2pc is a Blocking Protocol

Two Phase Commit is a blocking protocol. It blocks when Coordinator is not available. Not only the transaction cannot make progress. Other transactions that conflict with the same set of keys are also blocked.

Non-blocking 2pc Alternative

Daniel Abadi proposed a non-blocking alternative for 2pc in his blog post It’s Time to Move on from Two Phase Commit. It’s a little light on details of the proposed algorithm. I will try to elaborate the algorithm here.

Example

2pc is a locking protocol, which is very useful for constructing read-modify-write transactions. The classic example would be transferring money from two bank accounts. Say we want to perform a transaction wiring N dollars from X’s bank account to Y’s. If there’s less than N bucks on X’s balance, nothing should happen. The work needs to be performed of each resource managers would be:

// for X
IF BALANCE_X >= N:
    BALANCE_X -= N
ELSE:
    ABORT

// for Y
BALANCE_Y += N

2pc Solution

2pc solution is straightforward.

  1. In the PREPARE round, the Coordinator sends RESERVE to X and Y. X and Y should send back YES if it can perform the operation and at the same time lock the balance to prevent updates from any racing transactions. In this specific case, X would send back YES only if it has a balance more than N dollars.
  2. When the Coordinator collected two YESs from X and Y, it sends a COMMIT command to X and Y, which will perform mutations on both bank accounts.
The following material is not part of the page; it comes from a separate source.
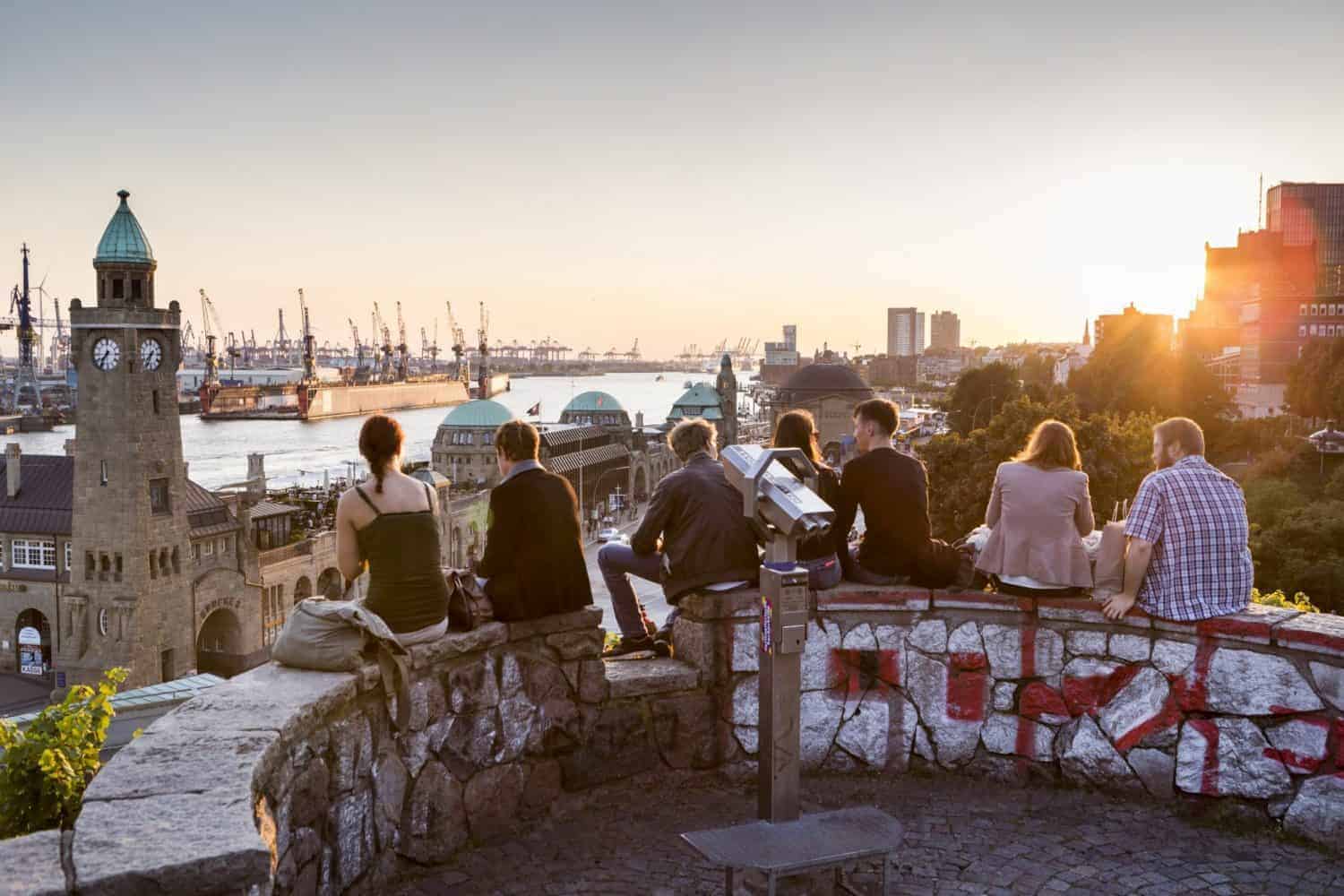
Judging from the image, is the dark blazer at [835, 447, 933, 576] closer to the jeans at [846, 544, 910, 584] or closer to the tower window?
the jeans at [846, 544, 910, 584]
Notice that in theory, here, as long as X’s balance is more than N, the transaction should always commit. But in practice, this is not always the case. The server handling Y’s account can be slow, or crashed even at the time, and the Coordinator with only one vote, must send a ROLLBACK command to both.

But do we have to rollback in this case?

This is the key insight that inspired Prof. Abadi’s blog post.

Deterministic Transaction

Before we talk about the algorithm, we need to store more metadata in order to perform non-blocking read-modify-write transactions.

account_balance_history

account_id timestamp balance
X tx1 M
X tx0 0
Y ty0 0

account_balance

account_id timestamp balance
X tx1 N + M
Y ty0 M

Here we store multiple versions of each key, at different timestamp. Here the timestamp is like the one in RAMP transaction. It’s globally unique. And it provides a total ordering of all mutations on a single key. It can be easily achieved by making it a tuple of (timestamp, client_host_name). account_balance_history stores the account balance for transaction at time timestamp but before executing the transaction. account_balance is the materialized account balance view after transaction execution. E.g. according to the tables above, there’s a transaction at tx1 to add N dollars to X’s balance. (For the following I am going to assume the timestamps from clients are monotonically increasing, this is easy to achieve by using HLC.)

Here’s the non-blocking deterministic read-modify-write algorithm.
Client picks a transaction timestamp t. Then send two mutations to X and Y.

// for X
IF BALANCE_X >= N:
    INSERT INTO account_balance_history (X, t, BALANCE_X)
    UPDATE account_balance SET balance=BALANCE_X - N, timestamp=t where account_id=X

// for Y
BAlANCE_X = SELECT balance from account_balance_history where timestamp=t AND account_id=X
IF BALANCE_X >= N:
    INSERT INTO account_balance_history (Y, t, BALANCE_Y)
    UPDATE account_balance SET balance=BALANCE_Y + N, timestamp=t where account_id=Y

Putting in English, Y reads X’s balance at t to figure out the decision of the transaction instead of relying on a Coordinator. Notice that with this algorithm, there’s no Coordinator; hence no blocking. The transaction has to commit as long as X has a balance more than N. Even if Y crashed at the time, it needs to perform the +N after it restarts. In this way, the “read” part of the read-modify-write is moved to one of the resource managers. “modify-writes” are done in-place.

Summary

Dr. Abadi’s idea is good. But it’s not the only way of avoiding the Coordinator-block problem. E.g. with Percolator style of 2pc, you store the transaction decision with the underlying resource. Then the availability of the transaction decision is the same as the availability of the resource you are updating. Essentially, parties in a transaction need to learn about the decision in some way. If they learn it from a single source of truth, e.g. the coordinator or other participants in the transaction, it’s essentially 2pc. If they learn it from a quorum of hosts, it then becomes Paxos.